Tranquilizers - Antidepressant Drugs for Life


Analgesics and tranquillisers are drugs that act on the nervous system. They affect the message transmission that happens from nerves to receptors.

Table of Contents

What Are Tranquilisers?

The term ‘tranquilliser’ can also refer to anti-anxiety medication. The term was introduced in the year 1953 to describe drugs that have a calming effect. They are chemical compounds which are very useful in the treatment of stress and mild or severe mental diseases.

  • They induce a sense of well-being in a person, thereby releasing them from stress, tension, anxiety or irritability. They are one of the essential components of sleeping pills.
  • There are many types of tranquillisers, and each has different modes of functioning.
  • For example- a tranquilliser which helps in uplifting mood is called noradrenaline. If the level of noradrenaline is low, then the signal-sending activity also becomes low, which in return makes a person feel depressed. In these situations, antidepressant drugs or a tranquiliser can be used.
  • These drugs inhibit the action of those enzymes that catalyse the degradation of noradrenaline. When the enzymes are inhibited, noradrenaline is slowly metabolised, and therefore, it activates its receptors for a longer duration of time, and so, the effect of depression is counteracted.

Classification of Tranquillisers

Tranquillisers come in two varieties:

  1. Minor Tranquillisers
  2. Major Tranquillisers

Minor Tranquillisers, also called anxiolytics, are used for sedation and to treat anxiety. Today, these drugs are called anti-anxiety medications.

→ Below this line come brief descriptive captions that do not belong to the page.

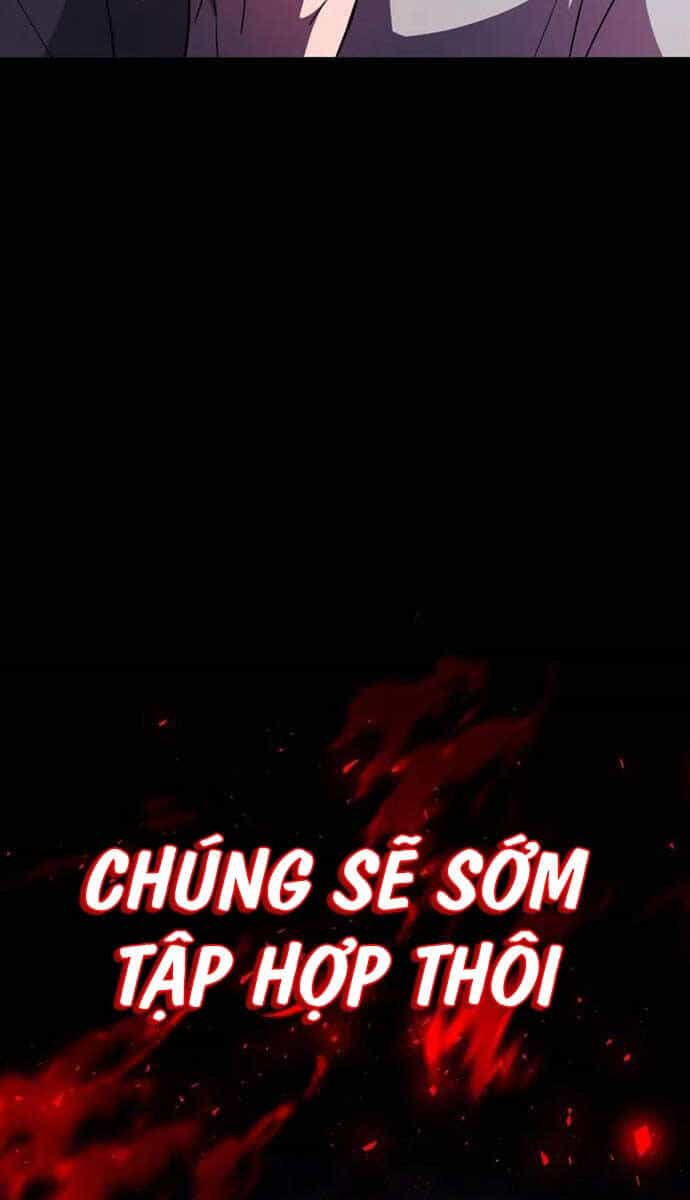 Thiết Huyết Chiêu Hồn Sư - Chương 24 - ảnh 66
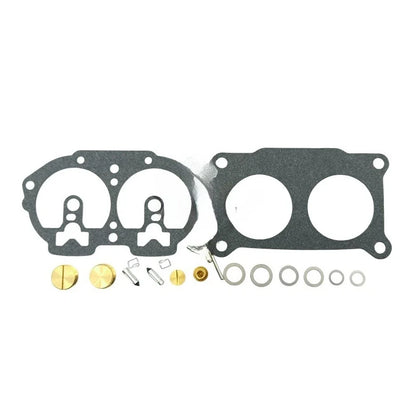Carburetor Maintenance Kit 64D-W0093 for 150V150 Outboard Engine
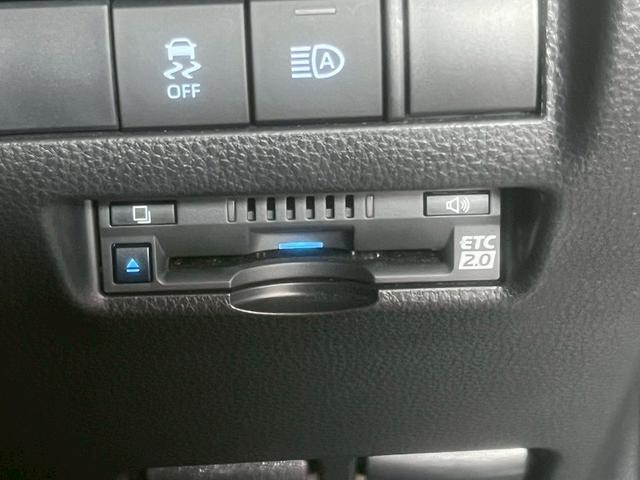 アクセスは、東名高速道路春日井ＩＣ降りて約５分。最寄り駅春日井駅となります。事前にご連絡を頂ければ送迎サービスも承ります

Major Tranquillisers, also called neuroleptics, were developed to treat psychiatric disorders, including schizophrenia. These drugs combat hallucinations and other delusions. Usually prescribed for long terms, Major Tranquillisers include phenothiazines, thioxanthenes, butyrophenones, clozapine and rauwolfia alkaloids.

Like all drugs, tranquillisers have the potential for producing side effects, sometimes one’s even when taken in recommended dosages. Low dosages of mild tranquillisers may cause drowsiness and a loss of coordination that resembles drunkenness. These reactions tend to occur when the patient first begins taking the medication but can develop later when an accumulation of the medication occurs. A significant depression of mood can be a side effect of prolonged use of tranquilisers

Examples of Tranquilisers

Some examples of tranquilizers are iproniazid and phenelzine.

Some tranquillisers are relatively mild in nature and are suitable for relieving tension. Equanil is used in controlling depression and hypertension. We have barbiturates, which are hypnotic, that is sleep producing agents. Some substances, which are used as tranquilisers, are valium and serotonin.

Moving on to antiseptics, these are those substances which prevent the growth of microorganisms.



  • They are applied to living tissues, such as wounds, to prevent the growth of microbes and free the skin from any disease.
  • Examples of antiseptics are furacine, soframicine etc. We also have antiseptic soaps that are commonly used; these soaps have bithionol added to it.
  • Boric acid is also an antiseptic which is used for the eyes.
  • Dettol is the most popular disinfectant used these days; it is a mixture of chloroxylenol and terpineol.
  • Both tranquillisers and antiseptics are vital for the healthy survival of human beings.